→ **Exercise prompt**:
From the first line to the last, restate the records word for word, skipping the pictures.

→ **Dataset records**:
▼
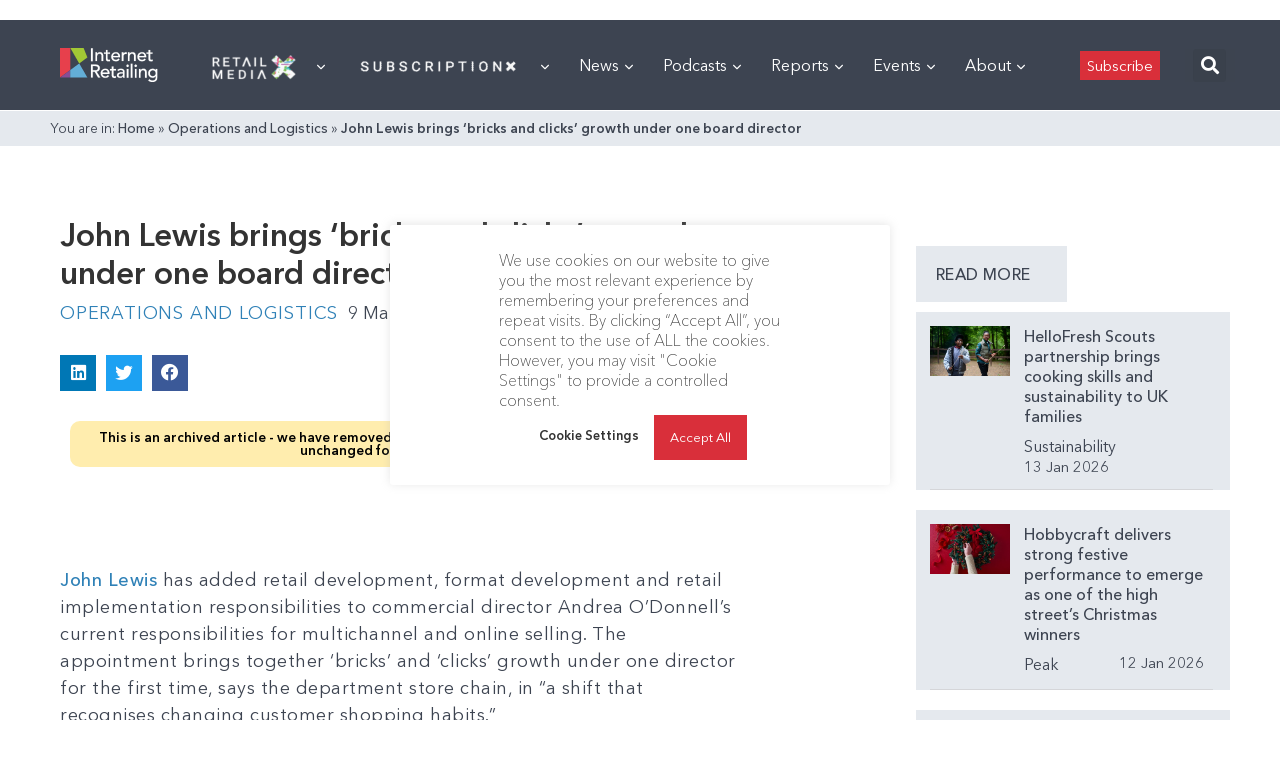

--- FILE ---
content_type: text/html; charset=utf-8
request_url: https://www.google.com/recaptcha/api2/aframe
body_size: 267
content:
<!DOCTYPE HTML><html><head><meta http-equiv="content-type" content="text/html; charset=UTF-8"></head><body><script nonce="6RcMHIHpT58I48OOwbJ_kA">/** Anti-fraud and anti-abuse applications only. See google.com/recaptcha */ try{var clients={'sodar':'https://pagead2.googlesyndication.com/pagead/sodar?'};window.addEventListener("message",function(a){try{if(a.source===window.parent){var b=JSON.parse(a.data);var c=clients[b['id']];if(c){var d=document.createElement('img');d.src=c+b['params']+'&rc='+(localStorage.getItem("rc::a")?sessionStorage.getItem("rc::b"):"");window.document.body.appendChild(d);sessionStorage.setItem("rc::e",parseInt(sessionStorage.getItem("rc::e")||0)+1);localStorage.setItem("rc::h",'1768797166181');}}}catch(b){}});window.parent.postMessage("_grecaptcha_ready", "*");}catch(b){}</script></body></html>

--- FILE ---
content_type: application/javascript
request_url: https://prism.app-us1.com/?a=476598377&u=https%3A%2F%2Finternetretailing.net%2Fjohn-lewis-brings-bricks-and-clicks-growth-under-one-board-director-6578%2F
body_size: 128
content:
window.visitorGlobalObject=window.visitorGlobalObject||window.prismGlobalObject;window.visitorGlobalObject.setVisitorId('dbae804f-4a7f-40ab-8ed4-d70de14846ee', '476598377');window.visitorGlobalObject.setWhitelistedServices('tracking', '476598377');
▲
→ **Output**:
--- FILE ---
content_type: text/html; charset=utf-8
request_url: https://www.google.com/recaptcha/api2/aframe
body_size: 267
content:
<!DOCTYPE HTML><html><head><meta http-equiv="content-type" content="text/html; charset=UTF-8"></head><body><script nonce="6RcMHIHpT58I48OOwbJ_kA">/** Anti-fraud and anti-abuse applications only. See google.com/recaptcha */ try{var clients={'sodar':'https://pagead2.googlesyndication.com/pagead/sodar?'};window.addEventListener("message",function(a){try{if(a.source===window.parent){var b=JSON.parse(a.data);var c=clients[b['id']];if(c){var d=document.createElement('img');d.src=c+b['params']+'&rc='+(localStorage.getItem("rc::a")?sessionStorage.getItem("rc::b"):"");window.document.body.appendChild(d);sessionStorage.setItem("rc::e",parseInt(sessionStorage.getItem("rc::e")||0)+1);localStorage.setItem("rc::h",'1768797166181');}}}catch(b){}});window.parent.postMessage("_grecaptcha_ready", "*");}catch(b){}</script></body></html>

--- FILE ---
content_type: application/javascript
request_url: https://prism.app-us1.com/?a=476598377&u=https%3A%2F%2Finternetretailing.net%2Fjohn-lewis-brings-bricks-and-clicks-growth-under-one-board-director-6578%2F
body_size: 128
content:
window.visitorGlobalObject=window.visitorGlobalObject||window.prismGlobalObject;window.visitorGlobalObject.setVisitorId('dbae804f-4a7f-40ab-8ed4-d70de14846ee', '476598377');window.visitorGlobalObject.setWhitelistedServices('tracking', '476598377');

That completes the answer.